Romeu Zema Propõe Regras Diferenciadas para Homens no Bolsa Família e Defende Reformas Sociais e Econômicas no Brasil

O pré-candidato à Presidência da República pelo Partido Novo, Romeu Zema, fez uma série de declarações controversas nesta segunda-feira, propondo a implementação de regras diferenciadas para homens que desejam acessar o Bolsa Família. Sua argumentação sugere que seria necessário que esses homens cumprissem requisitos como a conclusão de cursos técnicos ou a obtenção de diplomas, alegando que as mulheres assumem “outras atribuições em casa”, especialmente relacionadas à criação dos filhos.

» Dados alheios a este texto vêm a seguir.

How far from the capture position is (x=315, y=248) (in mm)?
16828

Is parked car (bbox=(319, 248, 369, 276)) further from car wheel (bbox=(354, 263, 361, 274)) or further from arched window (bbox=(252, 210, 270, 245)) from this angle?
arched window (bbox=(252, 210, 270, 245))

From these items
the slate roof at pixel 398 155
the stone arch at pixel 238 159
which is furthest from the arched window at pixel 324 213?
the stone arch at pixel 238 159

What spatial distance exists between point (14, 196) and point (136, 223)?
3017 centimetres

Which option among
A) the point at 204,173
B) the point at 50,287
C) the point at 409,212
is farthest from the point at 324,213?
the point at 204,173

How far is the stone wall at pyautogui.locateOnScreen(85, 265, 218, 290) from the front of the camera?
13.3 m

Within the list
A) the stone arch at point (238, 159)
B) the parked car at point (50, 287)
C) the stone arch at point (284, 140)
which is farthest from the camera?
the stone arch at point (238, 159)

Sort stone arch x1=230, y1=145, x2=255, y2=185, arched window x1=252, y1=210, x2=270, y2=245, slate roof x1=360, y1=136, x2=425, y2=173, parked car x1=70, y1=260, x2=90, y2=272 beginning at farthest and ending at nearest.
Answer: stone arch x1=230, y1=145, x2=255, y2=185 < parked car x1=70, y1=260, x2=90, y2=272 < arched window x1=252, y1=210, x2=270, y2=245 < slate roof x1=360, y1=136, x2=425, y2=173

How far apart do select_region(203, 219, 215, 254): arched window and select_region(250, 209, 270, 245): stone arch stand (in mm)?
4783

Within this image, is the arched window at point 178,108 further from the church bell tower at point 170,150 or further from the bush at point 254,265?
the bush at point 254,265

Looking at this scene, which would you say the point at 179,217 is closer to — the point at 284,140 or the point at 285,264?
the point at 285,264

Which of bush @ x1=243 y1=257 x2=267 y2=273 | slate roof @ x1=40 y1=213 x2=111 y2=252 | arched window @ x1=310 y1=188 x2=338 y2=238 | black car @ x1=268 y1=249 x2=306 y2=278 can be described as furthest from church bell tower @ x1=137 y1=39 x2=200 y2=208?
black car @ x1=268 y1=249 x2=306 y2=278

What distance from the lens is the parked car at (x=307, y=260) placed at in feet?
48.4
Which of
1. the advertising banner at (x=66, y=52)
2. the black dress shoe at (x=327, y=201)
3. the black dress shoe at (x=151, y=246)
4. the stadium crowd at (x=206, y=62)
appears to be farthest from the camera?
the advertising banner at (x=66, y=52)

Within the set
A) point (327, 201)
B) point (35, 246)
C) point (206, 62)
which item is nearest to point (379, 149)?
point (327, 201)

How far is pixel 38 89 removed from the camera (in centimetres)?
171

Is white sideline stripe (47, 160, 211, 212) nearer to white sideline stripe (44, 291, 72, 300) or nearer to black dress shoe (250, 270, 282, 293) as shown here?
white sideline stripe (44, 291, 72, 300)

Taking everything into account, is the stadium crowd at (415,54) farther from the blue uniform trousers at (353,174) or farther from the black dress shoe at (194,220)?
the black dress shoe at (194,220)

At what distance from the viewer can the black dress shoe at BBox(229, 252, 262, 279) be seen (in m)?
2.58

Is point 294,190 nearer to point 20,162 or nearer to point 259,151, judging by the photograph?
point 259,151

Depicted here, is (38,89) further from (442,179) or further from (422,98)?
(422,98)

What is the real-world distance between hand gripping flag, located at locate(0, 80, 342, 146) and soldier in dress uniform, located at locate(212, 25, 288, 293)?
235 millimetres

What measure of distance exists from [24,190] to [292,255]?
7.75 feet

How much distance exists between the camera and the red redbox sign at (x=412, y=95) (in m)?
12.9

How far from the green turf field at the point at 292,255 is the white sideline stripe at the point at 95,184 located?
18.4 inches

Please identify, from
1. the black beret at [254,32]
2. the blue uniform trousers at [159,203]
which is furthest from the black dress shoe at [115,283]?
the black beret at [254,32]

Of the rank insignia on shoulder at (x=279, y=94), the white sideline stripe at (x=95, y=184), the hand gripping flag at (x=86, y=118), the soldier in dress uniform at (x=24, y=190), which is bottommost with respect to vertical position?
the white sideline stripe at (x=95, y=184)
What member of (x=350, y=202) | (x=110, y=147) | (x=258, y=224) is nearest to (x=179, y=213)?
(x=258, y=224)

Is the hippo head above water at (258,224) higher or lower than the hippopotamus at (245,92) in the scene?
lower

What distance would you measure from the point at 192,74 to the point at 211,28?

Durante uma coletiva de imprensa após uma palestra em um evento da Confederação Nacional da Indústria (CNI) em Brasília, Zema afirmou que as desigualdades de gênero nas responsabilidades domésticas justificam sua proposta. Para ele, muitos homens hesitam em entrar no mercado de trabalho porque se sentem seguros ao contar com o benefício que o programa proporciona. “Viso muito os homens. As mulheres têm outras atribuições em casa”, declarou Zema, ressaltando que essa diferença de funções deve ser refletida nas políticas sociais.

O ex-governador de Minas Gerais também expressou sua intenção de que jovens que ainda não concluíram o ensino fundamental o façam, defendendo a adoção de requisitos educacionais que considera essenciais. Ele enfatizou a importância da educação ao afirmar que “ninguém vai morrer se tiver de estudar”, posicionando-se claramente em relação ao papel da educação na superação da pobreza e na formação de uma geração com mais qualificações.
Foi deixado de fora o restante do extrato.